My mom got me an Instant Pot, and so I used the pressure cooker function to cook the lentils. I could have used the other functions available in the cooker to toast the spices and saute the onions and garlic, but I wanted to be able to control the heat more readily, since the spices can burn if you don’t pay attention, and the pan was already being used so why not cook the garlic and onions in it too?
I tossed the onions and garlic into the Instant Pot with the lentils and a tomato cut into six pieces. Since the cardamom pods wouldn’t crush into a small enough size no matter how hard I tried, I sieved the spices into the pot as well, pounded the leftovers, and sifted them again.
I added three cups of water, sealed the pot, and set the timer for 21 minutes. After the timer went off, I turned off the cooker completely. 10 minutes later, I used the pressure release button, and opened the lid. It smelled incredible.

_Study questions_.
1) Write out the lentil passage word for word, beginning at the words "My mom got me" and stopping after "onions in it too?".
2) In the lentil passage, how long was the Instant Pot timer set for?

_Available data_.
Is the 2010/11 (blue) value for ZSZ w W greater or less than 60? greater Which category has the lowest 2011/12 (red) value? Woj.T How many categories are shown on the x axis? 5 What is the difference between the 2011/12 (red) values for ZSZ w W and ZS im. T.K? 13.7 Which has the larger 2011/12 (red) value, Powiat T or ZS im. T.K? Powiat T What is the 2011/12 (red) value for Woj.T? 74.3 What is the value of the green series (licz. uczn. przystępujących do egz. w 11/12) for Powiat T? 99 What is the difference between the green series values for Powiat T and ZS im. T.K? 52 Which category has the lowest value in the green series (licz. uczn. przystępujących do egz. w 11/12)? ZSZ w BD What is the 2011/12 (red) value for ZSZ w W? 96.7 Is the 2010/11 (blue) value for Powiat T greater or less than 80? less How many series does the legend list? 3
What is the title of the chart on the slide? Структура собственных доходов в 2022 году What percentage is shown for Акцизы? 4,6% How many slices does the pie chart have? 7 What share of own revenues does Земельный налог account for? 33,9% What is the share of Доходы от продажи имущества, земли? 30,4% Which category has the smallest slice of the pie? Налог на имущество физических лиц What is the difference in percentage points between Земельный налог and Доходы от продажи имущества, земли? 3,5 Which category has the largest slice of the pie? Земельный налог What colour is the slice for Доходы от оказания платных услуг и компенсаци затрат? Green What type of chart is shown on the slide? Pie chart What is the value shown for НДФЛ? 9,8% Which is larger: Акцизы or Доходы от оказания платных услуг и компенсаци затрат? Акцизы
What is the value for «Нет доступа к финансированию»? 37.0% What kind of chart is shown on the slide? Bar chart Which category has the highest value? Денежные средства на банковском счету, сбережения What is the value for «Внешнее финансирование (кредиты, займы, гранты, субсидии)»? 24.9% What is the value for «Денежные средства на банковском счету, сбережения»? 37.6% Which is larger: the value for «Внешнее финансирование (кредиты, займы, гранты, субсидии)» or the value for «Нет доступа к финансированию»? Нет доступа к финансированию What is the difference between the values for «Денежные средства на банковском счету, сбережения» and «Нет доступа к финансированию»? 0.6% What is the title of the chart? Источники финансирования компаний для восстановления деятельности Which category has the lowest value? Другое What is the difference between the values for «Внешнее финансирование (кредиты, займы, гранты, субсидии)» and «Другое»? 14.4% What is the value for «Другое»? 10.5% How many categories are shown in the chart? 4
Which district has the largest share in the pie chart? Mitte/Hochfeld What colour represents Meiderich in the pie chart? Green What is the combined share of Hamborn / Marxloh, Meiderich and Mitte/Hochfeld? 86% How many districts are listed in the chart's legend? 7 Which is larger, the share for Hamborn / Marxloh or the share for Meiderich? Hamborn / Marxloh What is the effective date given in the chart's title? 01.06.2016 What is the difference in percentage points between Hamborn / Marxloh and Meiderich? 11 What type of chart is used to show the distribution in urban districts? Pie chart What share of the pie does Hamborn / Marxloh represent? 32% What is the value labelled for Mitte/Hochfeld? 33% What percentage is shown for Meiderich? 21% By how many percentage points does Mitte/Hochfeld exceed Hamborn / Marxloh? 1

_Exercise results_.
1)
My mom got me an Instant Pot, and so I used the pressure cooker function to cook the lentils. I could have used the other functions available in the cooker to toast the spices and saute the onions and garlic, but I wanted to be able to control the heat more readily, since the spices can burn if you don’t pay attention, and the pan was already being used so why not cook the garlic and onions in it too?

2) 21 minutes.